I have already stated some things that she has ignored but next I am going for the jugular.

 

This is based on an actual case involving VCS and HMRC.

https://assets.publishing.service.gov.uk/media/575c050ce5274a0da9000028/vehicle_control_services_v_hmrc.pdf

 

This was heard at an appeal Court so what the Judges say here are to be observed by Judges in Lower Courts.
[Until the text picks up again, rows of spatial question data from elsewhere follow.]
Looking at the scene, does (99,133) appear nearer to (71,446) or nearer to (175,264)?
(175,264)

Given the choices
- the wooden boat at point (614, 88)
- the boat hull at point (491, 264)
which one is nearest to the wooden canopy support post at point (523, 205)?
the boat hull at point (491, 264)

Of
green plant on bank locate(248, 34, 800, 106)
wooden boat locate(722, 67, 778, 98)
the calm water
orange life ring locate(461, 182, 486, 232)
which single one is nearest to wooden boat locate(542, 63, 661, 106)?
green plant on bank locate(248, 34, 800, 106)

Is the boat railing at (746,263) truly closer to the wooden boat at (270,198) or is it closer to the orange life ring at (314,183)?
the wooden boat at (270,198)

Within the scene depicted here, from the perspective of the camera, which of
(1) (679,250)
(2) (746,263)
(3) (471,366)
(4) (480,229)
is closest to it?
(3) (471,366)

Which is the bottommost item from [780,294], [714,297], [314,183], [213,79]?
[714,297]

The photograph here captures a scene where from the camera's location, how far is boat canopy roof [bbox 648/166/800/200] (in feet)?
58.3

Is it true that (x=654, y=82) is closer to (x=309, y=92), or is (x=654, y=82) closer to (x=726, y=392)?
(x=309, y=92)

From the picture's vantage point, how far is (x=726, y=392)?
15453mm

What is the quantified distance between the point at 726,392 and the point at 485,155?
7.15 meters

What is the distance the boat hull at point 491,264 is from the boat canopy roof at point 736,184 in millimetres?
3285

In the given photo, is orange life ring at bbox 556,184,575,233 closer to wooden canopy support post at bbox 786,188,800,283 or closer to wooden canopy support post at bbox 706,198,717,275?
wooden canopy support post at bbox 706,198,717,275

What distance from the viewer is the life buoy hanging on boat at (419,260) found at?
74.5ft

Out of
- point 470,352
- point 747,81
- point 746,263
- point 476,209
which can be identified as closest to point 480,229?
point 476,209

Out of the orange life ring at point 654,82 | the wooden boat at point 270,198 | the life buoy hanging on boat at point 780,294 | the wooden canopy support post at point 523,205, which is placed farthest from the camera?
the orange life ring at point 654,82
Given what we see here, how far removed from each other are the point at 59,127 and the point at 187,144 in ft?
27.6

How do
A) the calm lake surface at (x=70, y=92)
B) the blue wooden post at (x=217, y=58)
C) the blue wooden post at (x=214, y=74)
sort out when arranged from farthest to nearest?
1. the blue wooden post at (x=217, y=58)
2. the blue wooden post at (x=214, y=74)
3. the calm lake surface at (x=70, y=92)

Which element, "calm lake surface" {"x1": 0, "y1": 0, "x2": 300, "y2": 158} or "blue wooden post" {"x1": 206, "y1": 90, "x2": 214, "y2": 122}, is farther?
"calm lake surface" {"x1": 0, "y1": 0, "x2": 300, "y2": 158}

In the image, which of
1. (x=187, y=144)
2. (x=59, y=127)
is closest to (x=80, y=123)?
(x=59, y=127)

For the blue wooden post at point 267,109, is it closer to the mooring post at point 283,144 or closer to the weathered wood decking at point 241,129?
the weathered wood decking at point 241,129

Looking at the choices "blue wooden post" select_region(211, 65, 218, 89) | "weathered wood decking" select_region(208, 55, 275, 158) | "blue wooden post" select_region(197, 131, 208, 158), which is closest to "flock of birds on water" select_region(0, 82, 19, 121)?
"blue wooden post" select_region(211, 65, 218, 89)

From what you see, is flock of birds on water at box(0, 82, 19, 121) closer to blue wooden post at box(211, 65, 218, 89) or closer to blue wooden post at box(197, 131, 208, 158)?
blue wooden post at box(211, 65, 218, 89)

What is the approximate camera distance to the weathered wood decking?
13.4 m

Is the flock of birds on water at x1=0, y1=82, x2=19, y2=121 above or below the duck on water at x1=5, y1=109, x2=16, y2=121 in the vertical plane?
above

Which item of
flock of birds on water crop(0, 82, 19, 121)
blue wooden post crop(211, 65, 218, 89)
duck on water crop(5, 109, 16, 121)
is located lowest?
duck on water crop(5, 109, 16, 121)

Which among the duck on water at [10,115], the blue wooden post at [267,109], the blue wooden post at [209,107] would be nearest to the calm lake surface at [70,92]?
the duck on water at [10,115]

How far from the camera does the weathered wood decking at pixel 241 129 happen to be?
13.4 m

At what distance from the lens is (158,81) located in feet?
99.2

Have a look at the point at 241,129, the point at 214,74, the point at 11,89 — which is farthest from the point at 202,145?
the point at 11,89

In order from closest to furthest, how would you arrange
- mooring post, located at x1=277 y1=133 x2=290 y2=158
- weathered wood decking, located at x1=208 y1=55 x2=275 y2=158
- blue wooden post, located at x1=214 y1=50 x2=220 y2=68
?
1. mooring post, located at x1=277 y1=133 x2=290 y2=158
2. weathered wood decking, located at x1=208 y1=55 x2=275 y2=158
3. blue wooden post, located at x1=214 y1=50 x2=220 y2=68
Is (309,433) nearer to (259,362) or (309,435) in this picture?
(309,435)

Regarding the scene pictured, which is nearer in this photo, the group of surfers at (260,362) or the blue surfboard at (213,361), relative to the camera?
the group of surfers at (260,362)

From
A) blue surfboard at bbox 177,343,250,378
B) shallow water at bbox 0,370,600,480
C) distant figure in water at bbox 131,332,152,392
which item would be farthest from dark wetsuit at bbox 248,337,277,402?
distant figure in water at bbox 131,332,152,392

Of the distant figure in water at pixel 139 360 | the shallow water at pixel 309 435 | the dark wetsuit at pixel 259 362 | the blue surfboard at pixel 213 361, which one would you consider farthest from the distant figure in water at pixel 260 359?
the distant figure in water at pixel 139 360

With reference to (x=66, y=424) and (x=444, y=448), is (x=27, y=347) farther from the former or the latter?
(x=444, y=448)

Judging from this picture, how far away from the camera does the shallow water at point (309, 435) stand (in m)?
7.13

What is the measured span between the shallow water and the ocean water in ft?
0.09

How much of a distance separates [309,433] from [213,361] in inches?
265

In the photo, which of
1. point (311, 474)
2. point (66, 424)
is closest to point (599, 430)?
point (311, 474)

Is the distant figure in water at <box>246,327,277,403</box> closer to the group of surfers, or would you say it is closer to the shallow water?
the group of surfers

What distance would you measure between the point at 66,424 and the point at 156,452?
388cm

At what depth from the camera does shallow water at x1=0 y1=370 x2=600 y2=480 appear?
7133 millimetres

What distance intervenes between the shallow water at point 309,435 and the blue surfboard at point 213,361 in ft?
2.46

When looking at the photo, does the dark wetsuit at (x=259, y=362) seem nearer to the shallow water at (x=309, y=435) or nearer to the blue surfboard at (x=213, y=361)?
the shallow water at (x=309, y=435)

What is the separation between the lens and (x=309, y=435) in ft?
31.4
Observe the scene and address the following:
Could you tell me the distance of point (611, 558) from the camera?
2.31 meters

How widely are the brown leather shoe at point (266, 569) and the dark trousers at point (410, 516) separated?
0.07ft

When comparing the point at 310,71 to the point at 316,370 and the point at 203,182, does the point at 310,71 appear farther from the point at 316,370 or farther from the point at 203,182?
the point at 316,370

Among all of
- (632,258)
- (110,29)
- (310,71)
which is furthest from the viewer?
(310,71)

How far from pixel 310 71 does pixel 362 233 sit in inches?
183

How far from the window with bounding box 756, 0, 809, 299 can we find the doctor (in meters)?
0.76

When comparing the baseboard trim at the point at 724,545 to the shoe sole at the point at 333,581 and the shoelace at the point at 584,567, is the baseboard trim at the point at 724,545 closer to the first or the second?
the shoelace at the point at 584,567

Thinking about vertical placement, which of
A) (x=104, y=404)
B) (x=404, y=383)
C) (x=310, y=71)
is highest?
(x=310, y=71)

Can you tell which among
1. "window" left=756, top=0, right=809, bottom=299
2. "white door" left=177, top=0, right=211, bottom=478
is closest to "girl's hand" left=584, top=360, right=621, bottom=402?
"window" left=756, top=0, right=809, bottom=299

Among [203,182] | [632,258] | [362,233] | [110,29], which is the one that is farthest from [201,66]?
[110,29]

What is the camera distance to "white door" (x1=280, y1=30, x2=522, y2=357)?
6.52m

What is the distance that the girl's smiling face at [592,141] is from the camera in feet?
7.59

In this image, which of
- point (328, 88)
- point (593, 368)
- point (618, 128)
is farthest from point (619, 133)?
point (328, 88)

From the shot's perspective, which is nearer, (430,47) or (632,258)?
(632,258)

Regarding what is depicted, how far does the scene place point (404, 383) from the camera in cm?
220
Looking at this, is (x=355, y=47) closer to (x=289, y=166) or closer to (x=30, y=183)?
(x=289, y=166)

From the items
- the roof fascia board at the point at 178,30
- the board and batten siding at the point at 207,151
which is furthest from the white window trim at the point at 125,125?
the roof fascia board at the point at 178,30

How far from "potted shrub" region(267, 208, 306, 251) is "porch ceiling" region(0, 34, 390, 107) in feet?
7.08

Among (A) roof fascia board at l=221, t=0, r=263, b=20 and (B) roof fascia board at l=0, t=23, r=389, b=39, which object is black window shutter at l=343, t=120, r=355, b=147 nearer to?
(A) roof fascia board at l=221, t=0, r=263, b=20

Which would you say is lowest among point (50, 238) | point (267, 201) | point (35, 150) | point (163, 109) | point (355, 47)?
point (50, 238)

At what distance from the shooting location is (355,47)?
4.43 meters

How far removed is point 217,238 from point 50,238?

The whole read is very interesting since VCS are trying to say the the charges imposed on motorists in their car parks are either penalties or damages for a breach of contract or they are damages for trespass.

 

However on the Contract issue the Judges said 

39]We find that there was no contract between VCS and the motorist. Any contract requires there to be an offer and acceptance.  {Which rather scuppers Ambreen's notion that it was unneccessary to apply the offer/acceptance/consideration because the contract was formed by mutual promises!} It beggars belief that VCS allowed Ambreen to say that considering the Appeal Court' s decision.

 

40]  On the facts of this case we do not consider that any offer was made by VCS that was capable of forming the basis for a 15 contract between it and the motorist. VCS was not in a position, by virtue of its limited licence, to make any offer of a right to park. The ability to offer such a right was not conferred by the contract with the client, either expressly or by virtue of the nature of the interest in the car park conferred on VCS. That interest did not amount to a licence to occupy, or give VCS any right to possession. It merely conferred a 20 right of entry to perform VCS’s obligations under the contract.

 

What the Court is saying that it is the land owner/VCS contract not a VCS/motorist contract.It is the land owner that is allowing the motorist on to their land not VCS. So there is no contractual relationship between VCS and the motorist.

 

 

41]The warning signs erected in the car park do not assist VCS in these circumstances. The reference in those signs to the fact that the motorist is entering into a contractual agreement cannot create a contract where there is no relevant offer from VCS that can be accepted. 

 

So VCS have known all along that they do not have contractual rights over motorists. Their Statement of Truth at the end of the WS is tantamount to perjury and a serious breach of the Defendants GDPR even issuing a PCN in the first place let alone taking them to Court.